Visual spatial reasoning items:
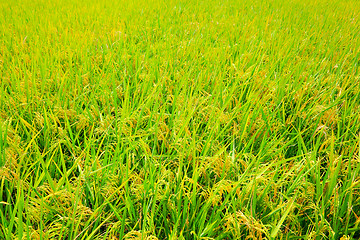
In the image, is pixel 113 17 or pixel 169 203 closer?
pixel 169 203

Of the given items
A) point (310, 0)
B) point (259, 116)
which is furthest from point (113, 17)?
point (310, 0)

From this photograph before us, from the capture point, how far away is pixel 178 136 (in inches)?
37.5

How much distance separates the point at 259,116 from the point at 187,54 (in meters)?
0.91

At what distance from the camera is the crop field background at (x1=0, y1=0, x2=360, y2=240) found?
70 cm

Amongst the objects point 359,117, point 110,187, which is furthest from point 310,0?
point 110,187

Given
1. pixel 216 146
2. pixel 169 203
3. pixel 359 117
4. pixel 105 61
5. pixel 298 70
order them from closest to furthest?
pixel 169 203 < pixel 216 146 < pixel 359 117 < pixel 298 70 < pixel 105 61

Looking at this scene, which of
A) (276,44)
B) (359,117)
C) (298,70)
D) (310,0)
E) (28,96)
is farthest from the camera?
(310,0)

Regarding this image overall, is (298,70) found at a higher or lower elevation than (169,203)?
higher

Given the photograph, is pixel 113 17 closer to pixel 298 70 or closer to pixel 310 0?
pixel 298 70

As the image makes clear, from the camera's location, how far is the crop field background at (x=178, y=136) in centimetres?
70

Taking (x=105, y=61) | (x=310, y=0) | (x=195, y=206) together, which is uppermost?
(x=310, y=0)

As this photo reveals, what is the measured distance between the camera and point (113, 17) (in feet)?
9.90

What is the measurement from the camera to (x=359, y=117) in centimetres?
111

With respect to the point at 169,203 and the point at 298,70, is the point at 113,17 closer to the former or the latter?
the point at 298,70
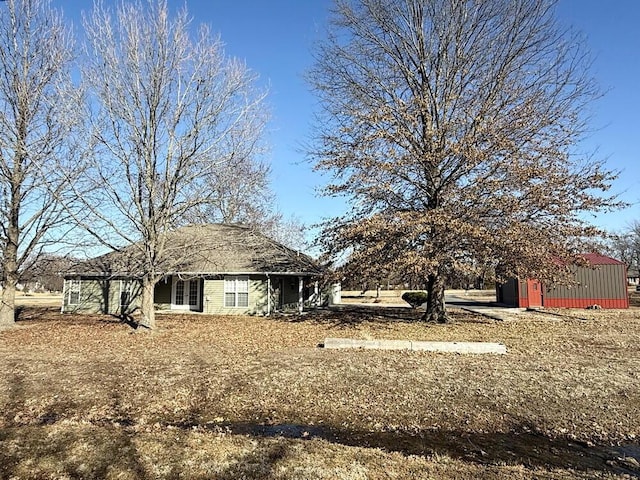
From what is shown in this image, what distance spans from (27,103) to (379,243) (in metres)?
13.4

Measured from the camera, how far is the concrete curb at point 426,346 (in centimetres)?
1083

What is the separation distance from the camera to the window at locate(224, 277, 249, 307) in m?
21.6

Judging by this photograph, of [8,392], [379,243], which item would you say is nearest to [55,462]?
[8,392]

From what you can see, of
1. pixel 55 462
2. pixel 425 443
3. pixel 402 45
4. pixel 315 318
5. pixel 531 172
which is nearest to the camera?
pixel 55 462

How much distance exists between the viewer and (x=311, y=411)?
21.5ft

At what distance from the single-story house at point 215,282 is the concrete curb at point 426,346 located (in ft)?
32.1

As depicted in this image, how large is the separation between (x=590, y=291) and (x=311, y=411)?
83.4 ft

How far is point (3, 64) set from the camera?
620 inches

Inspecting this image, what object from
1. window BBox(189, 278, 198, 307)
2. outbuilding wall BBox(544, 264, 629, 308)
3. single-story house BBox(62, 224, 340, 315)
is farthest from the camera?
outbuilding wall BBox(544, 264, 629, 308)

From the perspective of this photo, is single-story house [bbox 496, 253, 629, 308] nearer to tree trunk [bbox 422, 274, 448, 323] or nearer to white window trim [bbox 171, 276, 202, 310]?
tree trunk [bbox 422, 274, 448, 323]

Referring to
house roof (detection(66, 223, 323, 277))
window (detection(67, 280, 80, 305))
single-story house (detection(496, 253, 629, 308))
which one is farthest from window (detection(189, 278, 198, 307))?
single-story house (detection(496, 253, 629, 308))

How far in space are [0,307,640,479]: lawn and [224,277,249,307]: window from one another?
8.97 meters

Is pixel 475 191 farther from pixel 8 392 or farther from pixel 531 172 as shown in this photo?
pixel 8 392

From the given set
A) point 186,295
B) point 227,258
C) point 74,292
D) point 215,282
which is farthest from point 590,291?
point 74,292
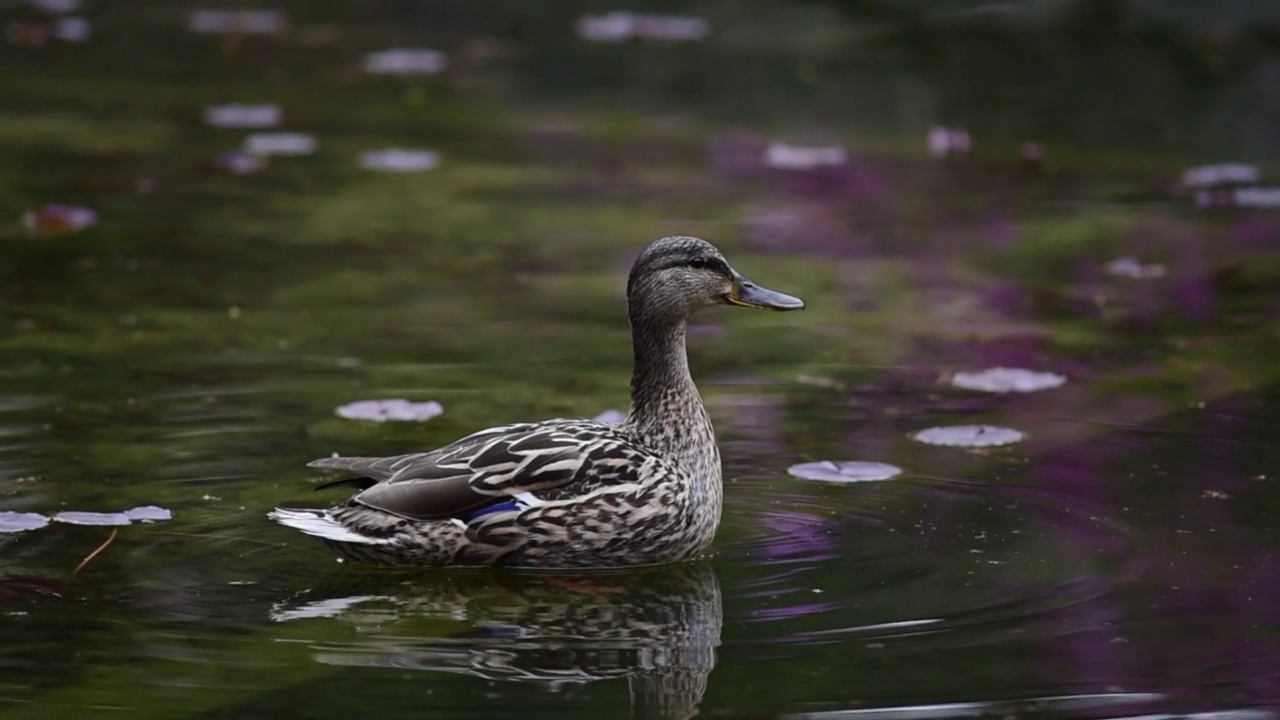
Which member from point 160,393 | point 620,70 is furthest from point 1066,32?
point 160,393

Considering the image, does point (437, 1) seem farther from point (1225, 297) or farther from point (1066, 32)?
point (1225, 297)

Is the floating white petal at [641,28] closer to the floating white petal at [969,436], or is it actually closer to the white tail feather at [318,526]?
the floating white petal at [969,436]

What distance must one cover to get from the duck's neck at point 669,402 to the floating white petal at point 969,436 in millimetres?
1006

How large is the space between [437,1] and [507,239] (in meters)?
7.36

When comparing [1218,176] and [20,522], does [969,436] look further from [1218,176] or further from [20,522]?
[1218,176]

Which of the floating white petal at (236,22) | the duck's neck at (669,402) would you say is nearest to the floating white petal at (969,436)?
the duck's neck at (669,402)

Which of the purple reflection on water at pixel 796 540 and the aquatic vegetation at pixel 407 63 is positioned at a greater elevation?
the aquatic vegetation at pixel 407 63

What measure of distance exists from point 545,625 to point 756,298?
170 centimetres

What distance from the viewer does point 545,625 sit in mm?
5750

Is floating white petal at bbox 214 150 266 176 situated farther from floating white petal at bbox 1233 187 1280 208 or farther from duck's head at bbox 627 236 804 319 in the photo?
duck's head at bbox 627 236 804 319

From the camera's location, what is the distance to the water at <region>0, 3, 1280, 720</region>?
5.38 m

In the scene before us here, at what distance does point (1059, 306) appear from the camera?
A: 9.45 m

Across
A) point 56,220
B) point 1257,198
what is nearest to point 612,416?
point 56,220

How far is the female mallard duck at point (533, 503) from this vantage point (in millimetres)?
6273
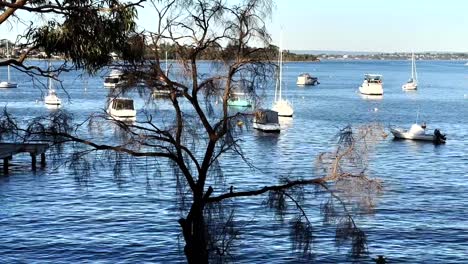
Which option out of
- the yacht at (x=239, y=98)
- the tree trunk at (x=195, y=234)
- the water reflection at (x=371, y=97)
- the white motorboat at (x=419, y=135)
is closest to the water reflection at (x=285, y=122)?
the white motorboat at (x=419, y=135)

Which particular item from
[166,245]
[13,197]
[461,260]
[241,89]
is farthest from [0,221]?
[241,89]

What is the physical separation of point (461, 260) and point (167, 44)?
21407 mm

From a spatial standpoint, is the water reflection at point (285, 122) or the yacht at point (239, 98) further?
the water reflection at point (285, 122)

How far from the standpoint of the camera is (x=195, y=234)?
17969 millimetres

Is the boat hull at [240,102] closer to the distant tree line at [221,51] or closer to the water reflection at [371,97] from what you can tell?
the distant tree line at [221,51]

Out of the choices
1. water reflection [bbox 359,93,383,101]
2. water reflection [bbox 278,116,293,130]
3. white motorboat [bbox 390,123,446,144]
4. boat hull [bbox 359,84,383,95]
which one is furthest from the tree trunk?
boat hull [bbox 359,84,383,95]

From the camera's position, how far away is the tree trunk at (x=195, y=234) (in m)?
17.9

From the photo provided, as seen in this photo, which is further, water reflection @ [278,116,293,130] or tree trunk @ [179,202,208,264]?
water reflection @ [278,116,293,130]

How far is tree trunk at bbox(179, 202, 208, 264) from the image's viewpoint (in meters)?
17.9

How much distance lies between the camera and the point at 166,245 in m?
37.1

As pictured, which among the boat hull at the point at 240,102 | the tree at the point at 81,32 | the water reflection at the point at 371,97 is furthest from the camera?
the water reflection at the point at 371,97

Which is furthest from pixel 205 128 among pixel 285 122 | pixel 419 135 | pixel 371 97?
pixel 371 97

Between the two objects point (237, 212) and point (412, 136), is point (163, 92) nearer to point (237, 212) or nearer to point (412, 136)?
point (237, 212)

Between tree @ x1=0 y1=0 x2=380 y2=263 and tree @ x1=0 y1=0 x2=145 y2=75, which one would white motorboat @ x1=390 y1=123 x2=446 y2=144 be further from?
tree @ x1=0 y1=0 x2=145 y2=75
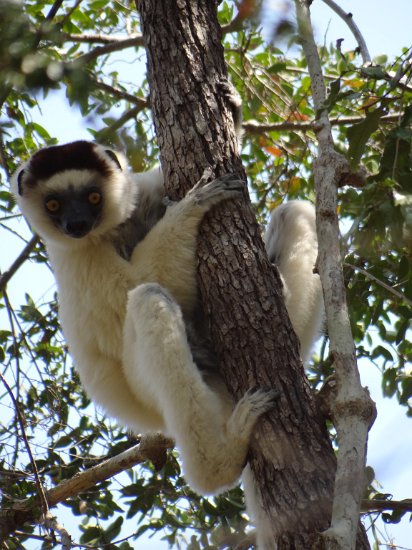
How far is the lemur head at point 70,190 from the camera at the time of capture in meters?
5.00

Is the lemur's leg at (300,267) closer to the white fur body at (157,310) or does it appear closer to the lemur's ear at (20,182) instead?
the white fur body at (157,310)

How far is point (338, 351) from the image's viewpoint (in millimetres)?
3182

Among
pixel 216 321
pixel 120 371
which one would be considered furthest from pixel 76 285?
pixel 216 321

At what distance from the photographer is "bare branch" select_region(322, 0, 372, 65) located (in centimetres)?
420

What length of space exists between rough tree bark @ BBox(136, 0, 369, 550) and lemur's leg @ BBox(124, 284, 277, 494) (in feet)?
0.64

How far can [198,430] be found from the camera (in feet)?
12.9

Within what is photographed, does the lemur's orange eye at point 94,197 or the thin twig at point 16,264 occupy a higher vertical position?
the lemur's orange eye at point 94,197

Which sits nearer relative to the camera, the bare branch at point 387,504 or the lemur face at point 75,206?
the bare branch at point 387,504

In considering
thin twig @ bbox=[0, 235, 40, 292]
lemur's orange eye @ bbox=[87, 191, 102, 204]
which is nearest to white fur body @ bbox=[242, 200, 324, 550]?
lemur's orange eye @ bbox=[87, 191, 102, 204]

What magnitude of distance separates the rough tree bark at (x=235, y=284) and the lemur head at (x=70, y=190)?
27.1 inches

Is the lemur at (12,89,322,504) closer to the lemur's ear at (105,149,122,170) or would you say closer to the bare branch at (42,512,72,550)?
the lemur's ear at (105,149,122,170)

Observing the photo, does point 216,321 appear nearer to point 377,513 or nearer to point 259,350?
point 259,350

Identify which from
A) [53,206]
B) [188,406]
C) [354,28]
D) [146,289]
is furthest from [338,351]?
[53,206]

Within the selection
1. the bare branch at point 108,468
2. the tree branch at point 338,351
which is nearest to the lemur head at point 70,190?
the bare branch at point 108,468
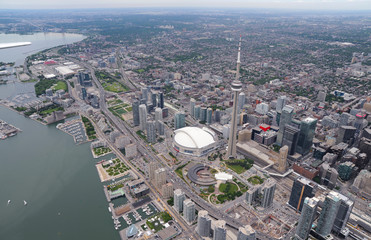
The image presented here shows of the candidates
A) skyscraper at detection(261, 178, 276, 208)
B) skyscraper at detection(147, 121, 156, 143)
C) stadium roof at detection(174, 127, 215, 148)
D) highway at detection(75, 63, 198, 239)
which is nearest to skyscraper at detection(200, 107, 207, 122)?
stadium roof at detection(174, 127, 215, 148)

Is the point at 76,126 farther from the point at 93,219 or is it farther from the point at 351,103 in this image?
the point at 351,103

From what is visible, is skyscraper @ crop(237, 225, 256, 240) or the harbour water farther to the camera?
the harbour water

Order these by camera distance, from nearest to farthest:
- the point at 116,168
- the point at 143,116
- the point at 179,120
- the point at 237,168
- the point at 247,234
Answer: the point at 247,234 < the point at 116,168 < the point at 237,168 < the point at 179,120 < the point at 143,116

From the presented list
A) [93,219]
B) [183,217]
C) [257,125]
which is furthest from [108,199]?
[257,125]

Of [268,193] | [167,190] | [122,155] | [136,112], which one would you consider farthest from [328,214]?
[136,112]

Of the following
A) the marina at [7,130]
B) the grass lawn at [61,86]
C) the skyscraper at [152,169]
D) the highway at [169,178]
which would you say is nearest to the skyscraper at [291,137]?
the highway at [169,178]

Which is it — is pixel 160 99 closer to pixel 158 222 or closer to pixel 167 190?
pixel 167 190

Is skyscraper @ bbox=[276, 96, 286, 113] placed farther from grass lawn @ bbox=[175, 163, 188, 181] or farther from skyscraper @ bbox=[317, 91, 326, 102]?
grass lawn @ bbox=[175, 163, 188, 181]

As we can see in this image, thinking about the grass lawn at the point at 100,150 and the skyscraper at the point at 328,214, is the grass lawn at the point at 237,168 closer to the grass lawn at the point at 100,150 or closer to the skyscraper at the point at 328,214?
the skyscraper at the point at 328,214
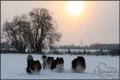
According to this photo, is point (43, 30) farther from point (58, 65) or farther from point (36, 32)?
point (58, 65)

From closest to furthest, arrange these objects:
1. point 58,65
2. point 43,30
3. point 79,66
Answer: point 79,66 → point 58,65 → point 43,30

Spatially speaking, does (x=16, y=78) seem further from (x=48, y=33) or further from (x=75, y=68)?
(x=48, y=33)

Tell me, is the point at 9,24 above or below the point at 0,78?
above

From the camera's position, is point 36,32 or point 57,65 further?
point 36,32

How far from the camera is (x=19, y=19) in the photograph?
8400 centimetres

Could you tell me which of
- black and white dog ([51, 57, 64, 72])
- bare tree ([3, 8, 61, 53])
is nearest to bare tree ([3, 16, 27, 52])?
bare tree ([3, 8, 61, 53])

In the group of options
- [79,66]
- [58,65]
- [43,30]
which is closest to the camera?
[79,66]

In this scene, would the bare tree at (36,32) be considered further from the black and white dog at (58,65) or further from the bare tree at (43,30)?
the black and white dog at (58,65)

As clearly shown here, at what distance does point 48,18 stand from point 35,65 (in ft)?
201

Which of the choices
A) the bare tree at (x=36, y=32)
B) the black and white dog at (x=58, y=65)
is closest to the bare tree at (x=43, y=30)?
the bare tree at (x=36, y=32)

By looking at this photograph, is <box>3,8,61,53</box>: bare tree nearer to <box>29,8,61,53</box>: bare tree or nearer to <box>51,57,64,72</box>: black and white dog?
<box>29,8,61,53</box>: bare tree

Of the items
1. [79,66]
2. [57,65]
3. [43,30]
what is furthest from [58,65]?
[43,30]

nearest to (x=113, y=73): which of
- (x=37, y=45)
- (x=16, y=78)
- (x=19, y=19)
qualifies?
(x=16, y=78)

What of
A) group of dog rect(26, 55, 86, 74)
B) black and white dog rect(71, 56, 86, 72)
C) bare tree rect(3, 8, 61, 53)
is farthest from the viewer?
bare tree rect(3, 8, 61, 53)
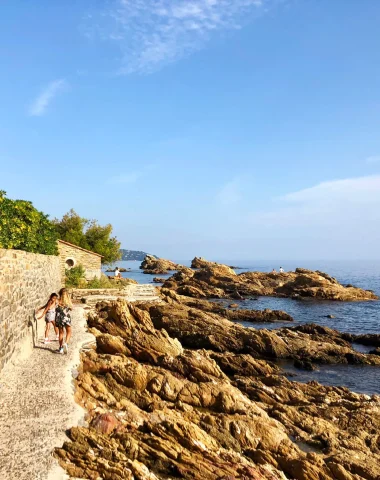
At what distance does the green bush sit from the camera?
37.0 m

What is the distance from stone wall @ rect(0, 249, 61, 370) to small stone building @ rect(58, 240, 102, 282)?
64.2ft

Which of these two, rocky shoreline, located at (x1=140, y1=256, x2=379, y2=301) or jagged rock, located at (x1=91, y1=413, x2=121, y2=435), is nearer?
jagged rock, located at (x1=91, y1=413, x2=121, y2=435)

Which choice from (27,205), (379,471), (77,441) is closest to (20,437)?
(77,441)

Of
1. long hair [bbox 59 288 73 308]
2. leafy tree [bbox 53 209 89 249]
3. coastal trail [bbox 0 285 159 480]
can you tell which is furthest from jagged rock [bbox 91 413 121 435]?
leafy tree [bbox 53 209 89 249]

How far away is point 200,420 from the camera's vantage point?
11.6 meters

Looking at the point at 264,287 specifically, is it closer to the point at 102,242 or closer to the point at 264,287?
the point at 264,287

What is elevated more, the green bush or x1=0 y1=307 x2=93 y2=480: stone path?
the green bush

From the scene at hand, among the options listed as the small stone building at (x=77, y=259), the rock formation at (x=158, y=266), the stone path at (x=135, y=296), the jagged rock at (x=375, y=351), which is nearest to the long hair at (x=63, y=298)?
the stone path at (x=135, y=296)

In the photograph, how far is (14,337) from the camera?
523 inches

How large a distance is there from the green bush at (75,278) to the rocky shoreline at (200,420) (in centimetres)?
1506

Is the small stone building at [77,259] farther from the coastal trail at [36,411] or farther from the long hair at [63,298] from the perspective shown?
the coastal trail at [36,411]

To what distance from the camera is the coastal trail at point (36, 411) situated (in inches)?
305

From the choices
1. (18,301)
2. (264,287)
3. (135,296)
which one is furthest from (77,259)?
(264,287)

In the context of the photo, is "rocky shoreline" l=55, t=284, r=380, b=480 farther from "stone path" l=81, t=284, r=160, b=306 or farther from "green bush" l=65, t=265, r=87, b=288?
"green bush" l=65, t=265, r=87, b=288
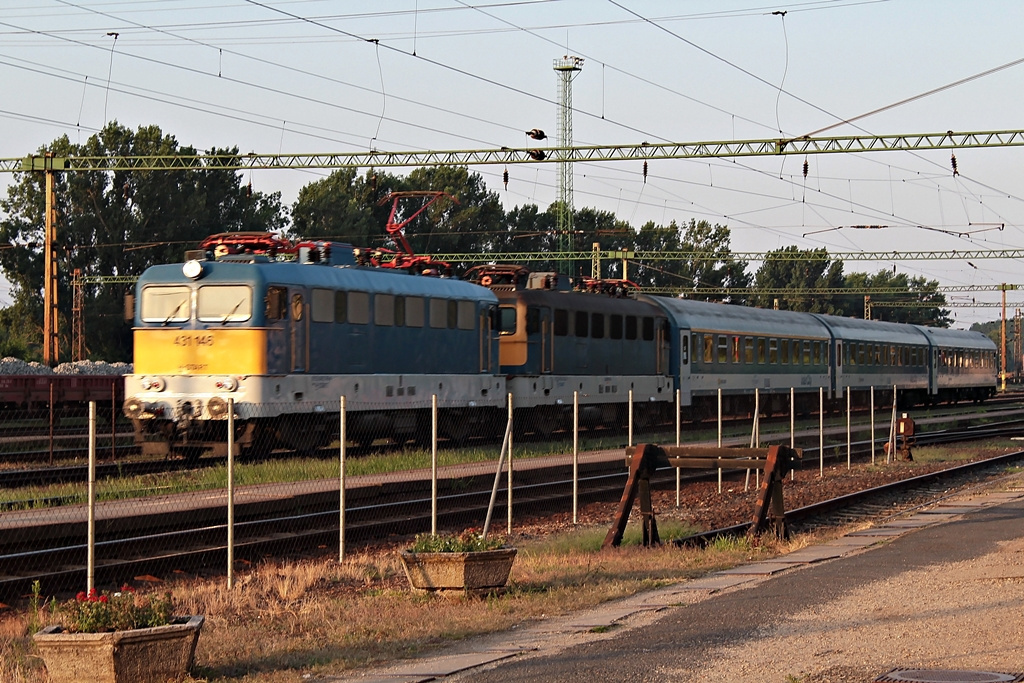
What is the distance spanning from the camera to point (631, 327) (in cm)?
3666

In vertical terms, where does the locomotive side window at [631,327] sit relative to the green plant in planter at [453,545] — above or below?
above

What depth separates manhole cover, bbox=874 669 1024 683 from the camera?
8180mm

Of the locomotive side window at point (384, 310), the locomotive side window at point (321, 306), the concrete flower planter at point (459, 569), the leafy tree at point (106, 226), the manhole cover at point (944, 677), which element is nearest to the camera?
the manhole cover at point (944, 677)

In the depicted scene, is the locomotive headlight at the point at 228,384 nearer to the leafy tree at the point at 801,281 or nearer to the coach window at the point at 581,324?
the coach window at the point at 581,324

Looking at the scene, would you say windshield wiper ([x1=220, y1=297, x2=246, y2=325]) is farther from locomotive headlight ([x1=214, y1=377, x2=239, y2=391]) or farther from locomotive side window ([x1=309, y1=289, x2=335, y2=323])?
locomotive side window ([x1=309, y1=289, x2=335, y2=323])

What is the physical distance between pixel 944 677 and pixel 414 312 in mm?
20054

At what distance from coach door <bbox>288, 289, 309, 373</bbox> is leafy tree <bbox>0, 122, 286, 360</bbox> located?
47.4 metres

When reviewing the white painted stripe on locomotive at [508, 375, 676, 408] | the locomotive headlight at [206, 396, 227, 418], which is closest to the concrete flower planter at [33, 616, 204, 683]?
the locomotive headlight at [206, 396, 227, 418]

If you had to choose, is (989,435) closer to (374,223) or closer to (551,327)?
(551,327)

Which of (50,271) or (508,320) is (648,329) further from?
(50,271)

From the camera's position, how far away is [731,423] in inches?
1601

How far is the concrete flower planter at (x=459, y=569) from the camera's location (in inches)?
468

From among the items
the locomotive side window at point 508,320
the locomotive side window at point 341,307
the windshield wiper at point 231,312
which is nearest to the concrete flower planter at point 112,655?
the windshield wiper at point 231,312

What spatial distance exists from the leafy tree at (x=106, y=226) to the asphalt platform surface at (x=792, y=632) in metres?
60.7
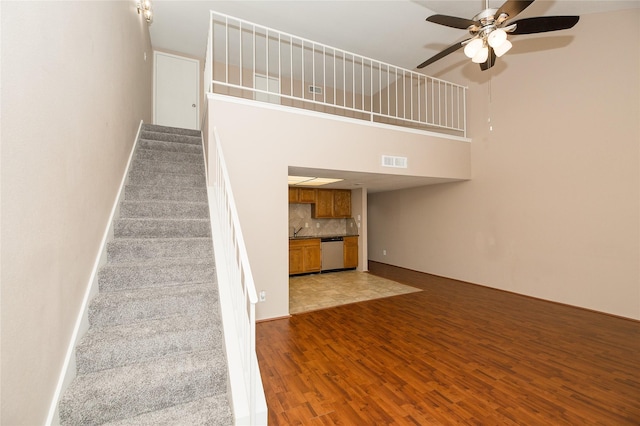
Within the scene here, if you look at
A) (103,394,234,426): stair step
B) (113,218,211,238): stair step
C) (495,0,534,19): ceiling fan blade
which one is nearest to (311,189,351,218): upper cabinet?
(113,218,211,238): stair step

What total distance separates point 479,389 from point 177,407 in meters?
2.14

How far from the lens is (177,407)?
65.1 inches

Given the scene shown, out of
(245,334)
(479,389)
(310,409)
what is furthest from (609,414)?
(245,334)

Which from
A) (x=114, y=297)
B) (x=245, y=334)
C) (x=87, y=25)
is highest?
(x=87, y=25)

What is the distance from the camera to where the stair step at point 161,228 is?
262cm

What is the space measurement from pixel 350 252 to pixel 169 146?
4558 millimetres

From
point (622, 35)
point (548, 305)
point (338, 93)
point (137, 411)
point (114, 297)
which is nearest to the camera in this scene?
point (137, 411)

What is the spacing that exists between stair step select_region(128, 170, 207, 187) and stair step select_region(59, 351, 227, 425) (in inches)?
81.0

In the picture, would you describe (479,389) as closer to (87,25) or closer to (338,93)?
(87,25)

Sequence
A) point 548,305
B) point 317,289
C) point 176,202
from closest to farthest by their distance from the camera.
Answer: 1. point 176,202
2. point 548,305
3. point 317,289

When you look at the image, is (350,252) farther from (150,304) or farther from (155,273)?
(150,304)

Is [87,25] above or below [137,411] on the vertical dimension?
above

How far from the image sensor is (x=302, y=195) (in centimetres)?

PROBLEM STATEMENT:
Begin at the line that has "When you look" and stop at the end of the data, rewriting those lines with the requests included. Scale every number in the answers, such as coordinates and distances, by 2.1 and round to whole numbers with halves rounded up, leaving the numbers in the requests unchanged.

THE ANSWER:
When you look at the image, is (350,252) farther from (150,304) or farther from (155,273)?
(315,638)

Is [87,25] above or below [137,411] on the vertical dimension?
above

How far from the image sensor is (x=302, y=195) (in centimetres)?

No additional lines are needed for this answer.